Between 1995-1999 there was significant regional variation in life expectancy, infant, child mortality and maternal mortality in Russia. Life Expectancy In 1995-1999 average life expectancy at birth in Russia was 66.05 years. There were considerable variations across the regions but in general the Eastern region had worse life expectancy than Western regions (figure 3). The two regions with the lowest life expectancy were The Republic of Tuva (56.5 years) and Sakalin region (61.6 years). The highest life expectancy was recorded in the North Caucasian Republics of Ingushetia (72.3 years) and Dagestan (70.5 years). After excluding the four North Caucasian Republics, Belgorod Oblast has the next highest life expectancy at birth for both sexes (68.6 years) and is known to have good death registration data.
Regional variation in life expectancy at birth in Russia (1995-1999)
Infant and Child Mortality (1-4 year olds) Between 1995-1999 the average Infant Mortality rate for Russia was 17.2 deaths per 1000 births. Infant Mortality rates ranged from 11.7 in St Petersburg City and Leningrad Oblast to over 32 in the Republic of Tuva (32.3) and Chucki autonomous Okrug (32.1). In general, the lowest levels of infant mortality rate were found in the Northern and central parts of European Russia. Rates were generally higher in the East with many of the highest rates in territories located in Southern Siberia. We found that there was no relationship between infant mortality rate and fertility levels in the regions of Russia between 1995-1999. The average death rate in Russia for 1-4 year olds was 4.1 deaths per 1000. This varied from 2.3 (Murmansk oblast) to 14.6 (Republic of Tuva). The areas with the lowest levels of mortality in the 1-4 year age group are concentrated in the centre and north of European Russia, while the highest mortality rates are concentrated in the east, particularly in Southern Siberia.
Regional variation in infant mortality rates (per 1000) in Russia (1995-1999)
Regional variation in probability of death at ages 1-4 (per 1000) in Russia (1995-1999)

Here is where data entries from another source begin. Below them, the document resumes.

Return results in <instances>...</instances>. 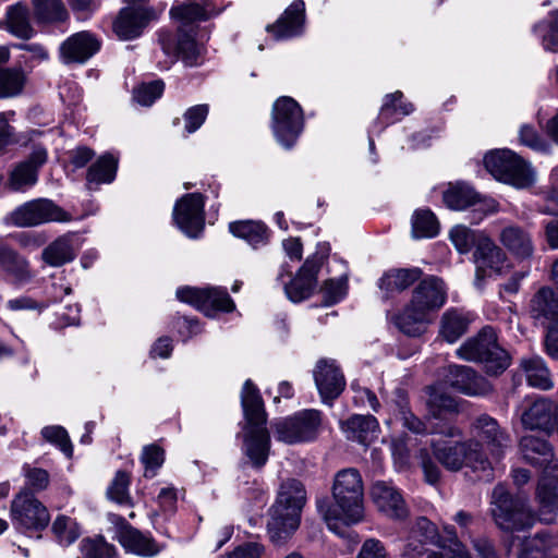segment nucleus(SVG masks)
I'll use <instances>...</instances> for the list:
<instances>
[{
  "label": "nucleus",
  "instance_id": "1",
  "mask_svg": "<svg viewBox=\"0 0 558 558\" xmlns=\"http://www.w3.org/2000/svg\"><path fill=\"white\" fill-rule=\"evenodd\" d=\"M363 492L357 470L344 469L336 474L332 485L335 504L317 501V509L330 531L341 535L342 526L356 524L364 519Z\"/></svg>",
  "mask_w": 558,
  "mask_h": 558
},
{
  "label": "nucleus",
  "instance_id": "2",
  "mask_svg": "<svg viewBox=\"0 0 558 558\" xmlns=\"http://www.w3.org/2000/svg\"><path fill=\"white\" fill-rule=\"evenodd\" d=\"M447 299L448 287L445 281L437 276L425 277L413 289L409 303L396 316V326L404 335L420 337Z\"/></svg>",
  "mask_w": 558,
  "mask_h": 558
},
{
  "label": "nucleus",
  "instance_id": "3",
  "mask_svg": "<svg viewBox=\"0 0 558 558\" xmlns=\"http://www.w3.org/2000/svg\"><path fill=\"white\" fill-rule=\"evenodd\" d=\"M520 449L524 460L537 468L545 469V476L539 481L536 499L539 505L541 521L549 523L558 512V461L546 439L533 435L523 436Z\"/></svg>",
  "mask_w": 558,
  "mask_h": 558
},
{
  "label": "nucleus",
  "instance_id": "4",
  "mask_svg": "<svg viewBox=\"0 0 558 558\" xmlns=\"http://www.w3.org/2000/svg\"><path fill=\"white\" fill-rule=\"evenodd\" d=\"M241 404L243 425V452L255 468L266 464L270 452V437L266 427V412L259 390L251 379L242 388Z\"/></svg>",
  "mask_w": 558,
  "mask_h": 558
},
{
  "label": "nucleus",
  "instance_id": "5",
  "mask_svg": "<svg viewBox=\"0 0 558 558\" xmlns=\"http://www.w3.org/2000/svg\"><path fill=\"white\" fill-rule=\"evenodd\" d=\"M433 433L436 434L430 442L433 454L446 470L458 472L465 465L474 471L492 469V462L483 452L481 442L454 439L461 436L458 427L445 425L439 429H434Z\"/></svg>",
  "mask_w": 558,
  "mask_h": 558
},
{
  "label": "nucleus",
  "instance_id": "6",
  "mask_svg": "<svg viewBox=\"0 0 558 558\" xmlns=\"http://www.w3.org/2000/svg\"><path fill=\"white\" fill-rule=\"evenodd\" d=\"M305 502L306 492L300 481L288 480L281 484L267 522V532L274 544H283L299 529Z\"/></svg>",
  "mask_w": 558,
  "mask_h": 558
},
{
  "label": "nucleus",
  "instance_id": "7",
  "mask_svg": "<svg viewBox=\"0 0 558 558\" xmlns=\"http://www.w3.org/2000/svg\"><path fill=\"white\" fill-rule=\"evenodd\" d=\"M490 514L505 531L526 530L535 522L527 500L520 495H512L504 484L496 485L492 492Z\"/></svg>",
  "mask_w": 558,
  "mask_h": 558
},
{
  "label": "nucleus",
  "instance_id": "8",
  "mask_svg": "<svg viewBox=\"0 0 558 558\" xmlns=\"http://www.w3.org/2000/svg\"><path fill=\"white\" fill-rule=\"evenodd\" d=\"M457 355L465 361L484 364L487 374L502 373L510 364V356L498 345L493 328H483L477 336L468 339L457 350Z\"/></svg>",
  "mask_w": 558,
  "mask_h": 558
},
{
  "label": "nucleus",
  "instance_id": "9",
  "mask_svg": "<svg viewBox=\"0 0 558 558\" xmlns=\"http://www.w3.org/2000/svg\"><path fill=\"white\" fill-rule=\"evenodd\" d=\"M484 165L495 179L517 189L530 187L536 180L531 165L510 149H496L486 154Z\"/></svg>",
  "mask_w": 558,
  "mask_h": 558
},
{
  "label": "nucleus",
  "instance_id": "10",
  "mask_svg": "<svg viewBox=\"0 0 558 558\" xmlns=\"http://www.w3.org/2000/svg\"><path fill=\"white\" fill-rule=\"evenodd\" d=\"M320 424V412L310 409L275 420L271 423V428L277 440L294 445L314 440L318 435Z\"/></svg>",
  "mask_w": 558,
  "mask_h": 558
},
{
  "label": "nucleus",
  "instance_id": "11",
  "mask_svg": "<svg viewBox=\"0 0 558 558\" xmlns=\"http://www.w3.org/2000/svg\"><path fill=\"white\" fill-rule=\"evenodd\" d=\"M271 128L278 143L286 148H291L304 126L303 110L291 97L282 96L272 106Z\"/></svg>",
  "mask_w": 558,
  "mask_h": 558
},
{
  "label": "nucleus",
  "instance_id": "12",
  "mask_svg": "<svg viewBox=\"0 0 558 558\" xmlns=\"http://www.w3.org/2000/svg\"><path fill=\"white\" fill-rule=\"evenodd\" d=\"M11 521L20 532H38L47 527L50 514L46 506L33 493L24 490L12 500Z\"/></svg>",
  "mask_w": 558,
  "mask_h": 558
},
{
  "label": "nucleus",
  "instance_id": "13",
  "mask_svg": "<svg viewBox=\"0 0 558 558\" xmlns=\"http://www.w3.org/2000/svg\"><path fill=\"white\" fill-rule=\"evenodd\" d=\"M8 221L20 228L40 226L47 222H68L71 215L47 198H37L22 204L10 213Z\"/></svg>",
  "mask_w": 558,
  "mask_h": 558
},
{
  "label": "nucleus",
  "instance_id": "14",
  "mask_svg": "<svg viewBox=\"0 0 558 558\" xmlns=\"http://www.w3.org/2000/svg\"><path fill=\"white\" fill-rule=\"evenodd\" d=\"M177 298L208 316L216 311L231 312L234 308V302L226 289L221 288L182 287L177 290Z\"/></svg>",
  "mask_w": 558,
  "mask_h": 558
},
{
  "label": "nucleus",
  "instance_id": "15",
  "mask_svg": "<svg viewBox=\"0 0 558 558\" xmlns=\"http://www.w3.org/2000/svg\"><path fill=\"white\" fill-rule=\"evenodd\" d=\"M475 441H483L494 460H501L511 447L510 435L500 427L498 422L487 415L477 416L472 424Z\"/></svg>",
  "mask_w": 558,
  "mask_h": 558
},
{
  "label": "nucleus",
  "instance_id": "16",
  "mask_svg": "<svg viewBox=\"0 0 558 558\" xmlns=\"http://www.w3.org/2000/svg\"><path fill=\"white\" fill-rule=\"evenodd\" d=\"M179 229L190 238H197L205 225L204 197L199 193L184 195L173 208Z\"/></svg>",
  "mask_w": 558,
  "mask_h": 558
},
{
  "label": "nucleus",
  "instance_id": "17",
  "mask_svg": "<svg viewBox=\"0 0 558 558\" xmlns=\"http://www.w3.org/2000/svg\"><path fill=\"white\" fill-rule=\"evenodd\" d=\"M159 13L153 7L137 5L122 8L114 22L113 32L123 40H131L142 35L150 21L157 20Z\"/></svg>",
  "mask_w": 558,
  "mask_h": 558
},
{
  "label": "nucleus",
  "instance_id": "18",
  "mask_svg": "<svg viewBox=\"0 0 558 558\" xmlns=\"http://www.w3.org/2000/svg\"><path fill=\"white\" fill-rule=\"evenodd\" d=\"M507 260V255L501 247H499L490 238H482L474 252L476 287L481 288L482 281L486 277H490L493 274L501 275Z\"/></svg>",
  "mask_w": 558,
  "mask_h": 558
},
{
  "label": "nucleus",
  "instance_id": "19",
  "mask_svg": "<svg viewBox=\"0 0 558 558\" xmlns=\"http://www.w3.org/2000/svg\"><path fill=\"white\" fill-rule=\"evenodd\" d=\"M371 496L377 510L393 520H403L409 514L408 506L400 490L389 482L378 481L371 488Z\"/></svg>",
  "mask_w": 558,
  "mask_h": 558
},
{
  "label": "nucleus",
  "instance_id": "20",
  "mask_svg": "<svg viewBox=\"0 0 558 558\" xmlns=\"http://www.w3.org/2000/svg\"><path fill=\"white\" fill-rule=\"evenodd\" d=\"M529 317L535 326H554L558 323V295L550 287L539 288L527 306Z\"/></svg>",
  "mask_w": 558,
  "mask_h": 558
},
{
  "label": "nucleus",
  "instance_id": "21",
  "mask_svg": "<svg viewBox=\"0 0 558 558\" xmlns=\"http://www.w3.org/2000/svg\"><path fill=\"white\" fill-rule=\"evenodd\" d=\"M323 262L324 258L319 254L307 257L296 277L284 287L286 294L292 302H301L312 294Z\"/></svg>",
  "mask_w": 558,
  "mask_h": 558
},
{
  "label": "nucleus",
  "instance_id": "22",
  "mask_svg": "<svg viewBox=\"0 0 558 558\" xmlns=\"http://www.w3.org/2000/svg\"><path fill=\"white\" fill-rule=\"evenodd\" d=\"M99 49V39L93 33L82 31L68 37L59 50L63 63H84Z\"/></svg>",
  "mask_w": 558,
  "mask_h": 558
},
{
  "label": "nucleus",
  "instance_id": "23",
  "mask_svg": "<svg viewBox=\"0 0 558 558\" xmlns=\"http://www.w3.org/2000/svg\"><path fill=\"white\" fill-rule=\"evenodd\" d=\"M499 242L517 260H529L535 253V244L531 231L519 225H508L499 233Z\"/></svg>",
  "mask_w": 558,
  "mask_h": 558
},
{
  "label": "nucleus",
  "instance_id": "24",
  "mask_svg": "<svg viewBox=\"0 0 558 558\" xmlns=\"http://www.w3.org/2000/svg\"><path fill=\"white\" fill-rule=\"evenodd\" d=\"M314 379L324 402L338 398L345 387L344 376L332 360L317 363Z\"/></svg>",
  "mask_w": 558,
  "mask_h": 558
},
{
  "label": "nucleus",
  "instance_id": "25",
  "mask_svg": "<svg viewBox=\"0 0 558 558\" xmlns=\"http://www.w3.org/2000/svg\"><path fill=\"white\" fill-rule=\"evenodd\" d=\"M446 383L469 396H483L490 391V386L484 377L477 375L471 367L463 365H450Z\"/></svg>",
  "mask_w": 558,
  "mask_h": 558
},
{
  "label": "nucleus",
  "instance_id": "26",
  "mask_svg": "<svg viewBox=\"0 0 558 558\" xmlns=\"http://www.w3.org/2000/svg\"><path fill=\"white\" fill-rule=\"evenodd\" d=\"M304 22L305 3L303 0H295L275 24L267 26V32L271 33L278 40L289 39L303 33Z\"/></svg>",
  "mask_w": 558,
  "mask_h": 558
},
{
  "label": "nucleus",
  "instance_id": "27",
  "mask_svg": "<svg viewBox=\"0 0 558 558\" xmlns=\"http://www.w3.org/2000/svg\"><path fill=\"white\" fill-rule=\"evenodd\" d=\"M47 151L37 147L31 156L20 162L11 172L9 184L11 190L20 192L33 186L37 182V171L46 162Z\"/></svg>",
  "mask_w": 558,
  "mask_h": 558
},
{
  "label": "nucleus",
  "instance_id": "28",
  "mask_svg": "<svg viewBox=\"0 0 558 558\" xmlns=\"http://www.w3.org/2000/svg\"><path fill=\"white\" fill-rule=\"evenodd\" d=\"M159 43L163 52L171 58V62L181 57L186 65L193 66L197 64L202 48L191 34L186 32L179 33L177 44L173 43L169 34L161 35Z\"/></svg>",
  "mask_w": 558,
  "mask_h": 558
},
{
  "label": "nucleus",
  "instance_id": "29",
  "mask_svg": "<svg viewBox=\"0 0 558 558\" xmlns=\"http://www.w3.org/2000/svg\"><path fill=\"white\" fill-rule=\"evenodd\" d=\"M215 14L214 10L207 4H201L194 1H184L172 5L170 16L179 23V33L186 32L185 28L195 23L204 22ZM193 31V27H191Z\"/></svg>",
  "mask_w": 558,
  "mask_h": 558
},
{
  "label": "nucleus",
  "instance_id": "30",
  "mask_svg": "<svg viewBox=\"0 0 558 558\" xmlns=\"http://www.w3.org/2000/svg\"><path fill=\"white\" fill-rule=\"evenodd\" d=\"M78 246L73 234L57 238L41 252L43 260L51 267H61L71 263L77 253Z\"/></svg>",
  "mask_w": 558,
  "mask_h": 558
},
{
  "label": "nucleus",
  "instance_id": "31",
  "mask_svg": "<svg viewBox=\"0 0 558 558\" xmlns=\"http://www.w3.org/2000/svg\"><path fill=\"white\" fill-rule=\"evenodd\" d=\"M347 438L361 445H368L376 437L379 424L373 415H352L341 424Z\"/></svg>",
  "mask_w": 558,
  "mask_h": 558
},
{
  "label": "nucleus",
  "instance_id": "32",
  "mask_svg": "<svg viewBox=\"0 0 558 558\" xmlns=\"http://www.w3.org/2000/svg\"><path fill=\"white\" fill-rule=\"evenodd\" d=\"M118 541L128 553L150 557L158 554L155 541L133 526L126 524L119 530Z\"/></svg>",
  "mask_w": 558,
  "mask_h": 558
},
{
  "label": "nucleus",
  "instance_id": "33",
  "mask_svg": "<svg viewBox=\"0 0 558 558\" xmlns=\"http://www.w3.org/2000/svg\"><path fill=\"white\" fill-rule=\"evenodd\" d=\"M521 422L529 429L548 430L555 425V408L548 400L538 399L523 411Z\"/></svg>",
  "mask_w": 558,
  "mask_h": 558
},
{
  "label": "nucleus",
  "instance_id": "34",
  "mask_svg": "<svg viewBox=\"0 0 558 558\" xmlns=\"http://www.w3.org/2000/svg\"><path fill=\"white\" fill-rule=\"evenodd\" d=\"M520 369L531 387L542 390H548L554 387L550 372L541 356L530 355L522 357Z\"/></svg>",
  "mask_w": 558,
  "mask_h": 558
},
{
  "label": "nucleus",
  "instance_id": "35",
  "mask_svg": "<svg viewBox=\"0 0 558 558\" xmlns=\"http://www.w3.org/2000/svg\"><path fill=\"white\" fill-rule=\"evenodd\" d=\"M469 316L460 310L449 308L441 318L439 336L448 343L457 342L468 330Z\"/></svg>",
  "mask_w": 558,
  "mask_h": 558
},
{
  "label": "nucleus",
  "instance_id": "36",
  "mask_svg": "<svg viewBox=\"0 0 558 558\" xmlns=\"http://www.w3.org/2000/svg\"><path fill=\"white\" fill-rule=\"evenodd\" d=\"M402 98L403 94L399 90L385 96L378 117L383 129L414 111V106L411 102L402 101Z\"/></svg>",
  "mask_w": 558,
  "mask_h": 558
},
{
  "label": "nucleus",
  "instance_id": "37",
  "mask_svg": "<svg viewBox=\"0 0 558 558\" xmlns=\"http://www.w3.org/2000/svg\"><path fill=\"white\" fill-rule=\"evenodd\" d=\"M446 206L453 210H464L480 202V195L464 182L449 184L442 194Z\"/></svg>",
  "mask_w": 558,
  "mask_h": 558
},
{
  "label": "nucleus",
  "instance_id": "38",
  "mask_svg": "<svg viewBox=\"0 0 558 558\" xmlns=\"http://www.w3.org/2000/svg\"><path fill=\"white\" fill-rule=\"evenodd\" d=\"M229 230L234 236L245 240L253 247L263 246L268 242V229L260 221H234L229 225Z\"/></svg>",
  "mask_w": 558,
  "mask_h": 558
},
{
  "label": "nucleus",
  "instance_id": "39",
  "mask_svg": "<svg viewBox=\"0 0 558 558\" xmlns=\"http://www.w3.org/2000/svg\"><path fill=\"white\" fill-rule=\"evenodd\" d=\"M422 276L420 268H401L387 271L378 282L380 290L388 293L403 291L417 281Z\"/></svg>",
  "mask_w": 558,
  "mask_h": 558
},
{
  "label": "nucleus",
  "instance_id": "40",
  "mask_svg": "<svg viewBox=\"0 0 558 558\" xmlns=\"http://www.w3.org/2000/svg\"><path fill=\"white\" fill-rule=\"evenodd\" d=\"M7 29L15 37L28 39L33 36L34 29L29 21L28 9L16 3L11 5L5 14Z\"/></svg>",
  "mask_w": 558,
  "mask_h": 558
},
{
  "label": "nucleus",
  "instance_id": "41",
  "mask_svg": "<svg viewBox=\"0 0 558 558\" xmlns=\"http://www.w3.org/2000/svg\"><path fill=\"white\" fill-rule=\"evenodd\" d=\"M397 399L393 408V415L401 425L413 434L422 435L427 433L426 424L412 413L409 408L408 398L403 391L397 390Z\"/></svg>",
  "mask_w": 558,
  "mask_h": 558
},
{
  "label": "nucleus",
  "instance_id": "42",
  "mask_svg": "<svg viewBox=\"0 0 558 558\" xmlns=\"http://www.w3.org/2000/svg\"><path fill=\"white\" fill-rule=\"evenodd\" d=\"M0 266L19 283H25L32 278L27 260L5 245H0Z\"/></svg>",
  "mask_w": 558,
  "mask_h": 558
},
{
  "label": "nucleus",
  "instance_id": "43",
  "mask_svg": "<svg viewBox=\"0 0 558 558\" xmlns=\"http://www.w3.org/2000/svg\"><path fill=\"white\" fill-rule=\"evenodd\" d=\"M118 159L112 155L106 154L93 163L87 171L88 184L110 183L116 178Z\"/></svg>",
  "mask_w": 558,
  "mask_h": 558
},
{
  "label": "nucleus",
  "instance_id": "44",
  "mask_svg": "<svg viewBox=\"0 0 558 558\" xmlns=\"http://www.w3.org/2000/svg\"><path fill=\"white\" fill-rule=\"evenodd\" d=\"M533 33L542 39L545 50H558V10L551 11L545 22H539L533 26Z\"/></svg>",
  "mask_w": 558,
  "mask_h": 558
},
{
  "label": "nucleus",
  "instance_id": "45",
  "mask_svg": "<svg viewBox=\"0 0 558 558\" xmlns=\"http://www.w3.org/2000/svg\"><path fill=\"white\" fill-rule=\"evenodd\" d=\"M36 17L41 22H64L69 13L61 0H32Z\"/></svg>",
  "mask_w": 558,
  "mask_h": 558
},
{
  "label": "nucleus",
  "instance_id": "46",
  "mask_svg": "<svg viewBox=\"0 0 558 558\" xmlns=\"http://www.w3.org/2000/svg\"><path fill=\"white\" fill-rule=\"evenodd\" d=\"M437 218L429 209H418L412 216V234L416 239L433 238L438 234Z\"/></svg>",
  "mask_w": 558,
  "mask_h": 558
},
{
  "label": "nucleus",
  "instance_id": "47",
  "mask_svg": "<svg viewBox=\"0 0 558 558\" xmlns=\"http://www.w3.org/2000/svg\"><path fill=\"white\" fill-rule=\"evenodd\" d=\"M439 538L437 526L425 517H420L413 523L407 543L413 542L418 546L434 544Z\"/></svg>",
  "mask_w": 558,
  "mask_h": 558
},
{
  "label": "nucleus",
  "instance_id": "48",
  "mask_svg": "<svg viewBox=\"0 0 558 558\" xmlns=\"http://www.w3.org/2000/svg\"><path fill=\"white\" fill-rule=\"evenodd\" d=\"M80 550L81 558H119L116 547L101 536L84 538Z\"/></svg>",
  "mask_w": 558,
  "mask_h": 558
},
{
  "label": "nucleus",
  "instance_id": "49",
  "mask_svg": "<svg viewBox=\"0 0 558 558\" xmlns=\"http://www.w3.org/2000/svg\"><path fill=\"white\" fill-rule=\"evenodd\" d=\"M60 299L57 294L53 295L52 300L36 299L28 294H22L7 302V308L12 312H34L38 315L44 313L52 303H56Z\"/></svg>",
  "mask_w": 558,
  "mask_h": 558
},
{
  "label": "nucleus",
  "instance_id": "50",
  "mask_svg": "<svg viewBox=\"0 0 558 558\" xmlns=\"http://www.w3.org/2000/svg\"><path fill=\"white\" fill-rule=\"evenodd\" d=\"M427 405L435 417L446 418L458 412L456 400L444 393H439L435 387H428Z\"/></svg>",
  "mask_w": 558,
  "mask_h": 558
},
{
  "label": "nucleus",
  "instance_id": "51",
  "mask_svg": "<svg viewBox=\"0 0 558 558\" xmlns=\"http://www.w3.org/2000/svg\"><path fill=\"white\" fill-rule=\"evenodd\" d=\"M482 238L485 235L477 234L463 225L454 226L449 232V239L460 254L469 253L475 245H478Z\"/></svg>",
  "mask_w": 558,
  "mask_h": 558
},
{
  "label": "nucleus",
  "instance_id": "52",
  "mask_svg": "<svg viewBox=\"0 0 558 558\" xmlns=\"http://www.w3.org/2000/svg\"><path fill=\"white\" fill-rule=\"evenodd\" d=\"M130 484V474L124 471H118L107 489L108 498L120 505L132 506L133 502L129 493Z\"/></svg>",
  "mask_w": 558,
  "mask_h": 558
},
{
  "label": "nucleus",
  "instance_id": "53",
  "mask_svg": "<svg viewBox=\"0 0 558 558\" xmlns=\"http://www.w3.org/2000/svg\"><path fill=\"white\" fill-rule=\"evenodd\" d=\"M52 531L61 545L68 546L74 543L80 534L78 524L69 517L58 515L52 524Z\"/></svg>",
  "mask_w": 558,
  "mask_h": 558
},
{
  "label": "nucleus",
  "instance_id": "54",
  "mask_svg": "<svg viewBox=\"0 0 558 558\" xmlns=\"http://www.w3.org/2000/svg\"><path fill=\"white\" fill-rule=\"evenodd\" d=\"M165 461V451L156 444L147 445L143 448L141 453V462L145 468L144 475L146 477H154L156 472Z\"/></svg>",
  "mask_w": 558,
  "mask_h": 558
},
{
  "label": "nucleus",
  "instance_id": "55",
  "mask_svg": "<svg viewBox=\"0 0 558 558\" xmlns=\"http://www.w3.org/2000/svg\"><path fill=\"white\" fill-rule=\"evenodd\" d=\"M43 438L57 446L66 457L73 453V447L68 432L60 425L46 426L40 432Z\"/></svg>",
  "mask_w": 558,
  "mask_h": 558
},
{
  "label": "nucleus",
  "instance_id": "56",
  "mask_svg": "<svg viewBox=\"0 0 558 558\" xmlns=\"http://www.w3.org/2000/svg\"><path fill=\"white\" fill-rule=\"evenodd\" d=\"M165 89L162 81L144 83L134 88L133 98L142 106H151L156 99L161 97Z\"/></svg>",
  "mask_w": 558,
  "mask_h": 558
},
{
  "label": "nucleus",
  "instance_id": "57",
  "mask_svg": "<svg viewBox=\"0 0 558 558\" xmlns=\"http://www.w3.org/2000/svg\"><path fill=\"white\" fill-rule=\"evenodd\" d=\"M23 85L24 76L21 71H0V97H11L17 95L22 90Z\"/></svg>",
  "mask_w": 558,
  "mask_h": 558
},
{
  "label": "nucleus",
  "instance_id": "58",
  "mask_svg": "<svg viewBox=\"0 0 558 558\" xmlns=\"http://www.w3.org/2000/svg\"><path fill=\"white\" fill-rule=\"evenodd\" d=\"M23 473L25 476L26 485L33 492H41L48 487L50 476L46 470L25 464L23 466Z\"/></svg>",
  "mask_w": 558,
  "mask_h": 558
},
{
  "label": "nucleus",
  "instance_id": "59",
  "mask_svg": "<svg viewBox=\"0 0 558 558\" xmlns=\"http://www.w3.org/2000/svg\"><path fill=\"white\" fill-rule=\"evenodd\" d=\"M347 292V279L327 280L322 289L324 304L326 306L333 305L343 299Z\"/></svg>",
  "mask_w": 558,
  "mask_h": 558
},
{
  "label": "nucleus",
  "instance_id": "60",
  "mask_svg": "<svg viewBox=\"0 0 558 558\" xmlns=\"http://www.w3.org/2000/svg\"><path fill=\"white\" fill-rule=\"evenodd\" d=\"M208 111L209 108L207 105H196L185 111L183 118L185 122L184 129L187 134L194 133L203 125L208 116Z\"/></svg>",
  "mask_w": 558,
  "mask_h": 558
},
{
  "label": "nucleus",
  "instance_id": "61",
  "mask_svg": "<svg viewBox=\"0 0 558 558\" xmlns=\"http://www.w3.org/2000/svg\"><path fill=\"white\" fill-rule=\"evenodd\" d=\"M264 546L256 542H248L235 547L232 551L221 555L219 558H262Z\"/></svg>",
  "mask_w": 558,
  "mask_h": 558
},
{
  "label": "nucleus",
  "instance_id": "62",
  "mask_svg": "<svg viewBox=\"0 0 558 558\" xmlns=\"http://www.w3.org/2000/svg\"><path fill=\"white\" fill-rule=\"evenodd\" d=\"M519 136L520 142L523 145L534 150H545L547 148L546 143L532 126L523 125L520 130Z\"/></svg>",
  "mask_w": 558,
  "mask_h": 558
},
{
  "label": "nucleus",
  "instance_id": "63",
  "mask_svg": "<svg viewBox=\"0 0 558 558\" xmlns=\"http://www.w3.org/2000/svg\"><path fill=\"white\" fill-rule=\"evenodd\" d=\"M357 558H387V551L379 539L367 538L363 543Z\"/></svg>",
  "mask_w": 558,
  "mask_h": 558
},
{
  "label": "nucleus",
  "instance_id": "64",
  "mask_svg": "<svg viewBox=\"0 0 558 558\" xmlns=\"http://www.w3.org/2000/svg\"><path fill=\"white\" fill-rule=\"evenodd\" d=\"M403 551L410 558H445L441 553L418 546L413 542L405 543Z\"/></svg>",
  "mask_w": 558,
  "mask_h": 558
}]
</instances>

Maternal Mortality Between 1995 and 1999 the maternal mortality rate in Russia was 48.2 per 100,000 live births. Across the regions maternal mortality varied nearly 10 times, ranging, from 15.9 in Ingushetia to 152 in the Republic of Tuva. The highest rates of maternal mortality are in eastern territories. The lowest rates of maternal mortality are mainly in European Russia and in two North Caucasian Republics. However, the very low maternal mortality in North Caucasian republics might result from under-registration as discussed earlier. We found that there was no significant correlation between rates of abortion (number of therapeutic abortion per 1000 women ages 15-49) and maternal mortality rates across the regions. This is surprising, as abortion is still the largest cause of maternal mortality in Russia. The 3-10 fold differences in infant, child and maternal mortality, as well as the 7 year difference in life expectancy reflect consistent regional patterns of ill health across Russia. These indicators reveal that the poorest health is consistently found in Eastern regions of Russia (the worst off being the Republic of Tuva), while the best health is found in the West, particularly the northern and central parts of European Russia.
Regional variation in maternal mortality rates per 100,000 in Russia (1995-1999)
The role of alcohol This project has provided important new insights into the role of alcohol in premature mortality in this region. The suspicion that alcohol was much more important than had previously been recognised arose from the observation that death rates from certain causes fell substantially between 1985 and 1986, coinciding with what is now recognised as, at least initially, a strikingly successful anti-alcohol campaign. The campaign was, however, short-lived, and as its effectiveness declined, coinciding with extensive production of illicit alcohol, deaths from those causes and in those age groups that had seen an earlier improvement began to increase again. Importantly, after 1991, when the Soviet Union broke up, it was again these cases of death that contributed most to the catastrophic decline in life expectancy. For many of the causes of death involved, a link with alcohol was uncontroversial. Examples include injuries and violence and acute alcohol poisoning. The argument concerning cardiovascular disease, which behaved in the same way, was more problematic. A widely held view, based on many large studies in western countries, is that alcohol, at least when consumed regularly and in moderate amounts reduces the risk of heart disease. Thus it is difficult to see how a reduction in alcohol consumption could lead to a fall in cardiovascular deaths, or a rise in consumption to an increase in deaths. In a survey of alcohol consumption in Russia we confirmed what was widely known, that drinking typically took place in binges, with large quantities of, typically, vodka, consumed at one go. We then undertook a systematic review of the published literature on alcohol and heart disease. This showed that few studies had looked at the pattern of drinking, simply averaging consumption over a week. Those few studies that did consistently found a strong association between binge drinking, measured either directly or indirectly (such as problem drinking, arrests for drunkenness etc.) and death from heart disease. The association was strongest with sudden cardiac death.